When I make lemon curd, I stand by the stove (whisk in hand) for quite a while before it's just right. And by just right, I mean spreadablely thick with just the right amount of temptressness to make you want to eat it straight from the container.
(I didn't make this, but I want to eat it right now)
But for every success, I've had many a failure. I've had plenty of experience making lemon curd where it's turned out absolutely wrong. I've taken it off the heat too soon and it's super soupy. I've resisted the constant stirring and it ends up a big ol' lumpy loo. Or worse... burnt bits sprinkled throughout! Yea, gross! I've turned up the heat to speed things along, only to create an unidentifiable flubbery object. I've cooked it too long and it becomes like paste. And lemon paste belongs on a child's church craft, not in a fruit tart. See the difference? It's gotz ta simma', yo.
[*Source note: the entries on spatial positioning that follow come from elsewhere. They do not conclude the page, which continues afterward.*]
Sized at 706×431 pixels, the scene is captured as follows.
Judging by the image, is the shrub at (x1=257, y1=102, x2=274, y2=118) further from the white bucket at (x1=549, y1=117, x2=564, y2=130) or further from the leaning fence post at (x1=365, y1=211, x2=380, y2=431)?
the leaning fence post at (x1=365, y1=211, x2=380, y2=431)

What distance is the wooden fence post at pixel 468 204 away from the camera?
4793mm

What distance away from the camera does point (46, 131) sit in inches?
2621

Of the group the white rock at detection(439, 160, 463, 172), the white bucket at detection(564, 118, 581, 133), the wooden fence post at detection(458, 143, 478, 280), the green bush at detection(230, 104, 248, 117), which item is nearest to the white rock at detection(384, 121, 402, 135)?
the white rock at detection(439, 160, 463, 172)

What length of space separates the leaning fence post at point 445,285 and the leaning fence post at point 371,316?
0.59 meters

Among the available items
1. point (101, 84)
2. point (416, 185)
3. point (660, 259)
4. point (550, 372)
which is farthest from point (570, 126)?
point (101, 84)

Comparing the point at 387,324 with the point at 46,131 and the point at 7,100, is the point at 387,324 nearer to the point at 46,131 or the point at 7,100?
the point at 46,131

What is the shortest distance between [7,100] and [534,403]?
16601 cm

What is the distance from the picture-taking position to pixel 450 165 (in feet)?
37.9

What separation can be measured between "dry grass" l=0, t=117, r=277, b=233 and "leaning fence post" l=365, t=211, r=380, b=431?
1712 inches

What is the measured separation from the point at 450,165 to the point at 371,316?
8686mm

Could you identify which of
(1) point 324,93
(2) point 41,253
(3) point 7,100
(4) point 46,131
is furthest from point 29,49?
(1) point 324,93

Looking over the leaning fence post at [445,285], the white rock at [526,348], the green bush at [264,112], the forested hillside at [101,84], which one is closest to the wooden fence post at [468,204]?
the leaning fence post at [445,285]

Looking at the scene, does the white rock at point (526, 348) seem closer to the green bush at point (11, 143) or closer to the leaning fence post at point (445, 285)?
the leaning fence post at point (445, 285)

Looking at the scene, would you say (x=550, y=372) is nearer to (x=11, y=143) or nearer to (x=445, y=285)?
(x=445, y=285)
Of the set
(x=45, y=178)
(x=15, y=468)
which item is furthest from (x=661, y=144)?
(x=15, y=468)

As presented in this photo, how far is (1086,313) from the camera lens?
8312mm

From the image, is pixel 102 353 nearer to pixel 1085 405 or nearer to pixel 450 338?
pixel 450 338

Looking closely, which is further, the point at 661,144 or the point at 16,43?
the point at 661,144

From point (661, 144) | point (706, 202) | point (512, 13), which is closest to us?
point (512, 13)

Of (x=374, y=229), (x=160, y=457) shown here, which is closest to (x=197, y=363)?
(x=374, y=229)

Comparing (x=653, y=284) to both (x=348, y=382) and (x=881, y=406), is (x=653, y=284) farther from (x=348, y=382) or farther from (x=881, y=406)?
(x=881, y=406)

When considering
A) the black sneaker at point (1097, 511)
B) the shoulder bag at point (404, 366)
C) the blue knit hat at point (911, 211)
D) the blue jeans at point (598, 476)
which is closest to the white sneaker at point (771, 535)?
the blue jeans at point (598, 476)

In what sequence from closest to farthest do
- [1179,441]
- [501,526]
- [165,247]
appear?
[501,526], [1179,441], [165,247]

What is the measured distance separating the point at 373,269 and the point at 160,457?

How often do we rush the simmer of our lives? There's a grand richness added to us when we go through the heat of life with constant stirring. It's not something we can or should avoid. It's a part of life. Now, I'm not saying it's the most comfortable situation to be in. Goodness, I would much rather just be chilling in the chocolate-drawer than be cooking away for who knows how long! But the result of this process is worth it. Simmering gives substance to what was once watery and unappetizing. It takes time... it takes patience.
So when you're (and I'm talking to me too!) going through the fire, remember it's going to be alright. And in the end, you'll be even better than the center of a cream puff!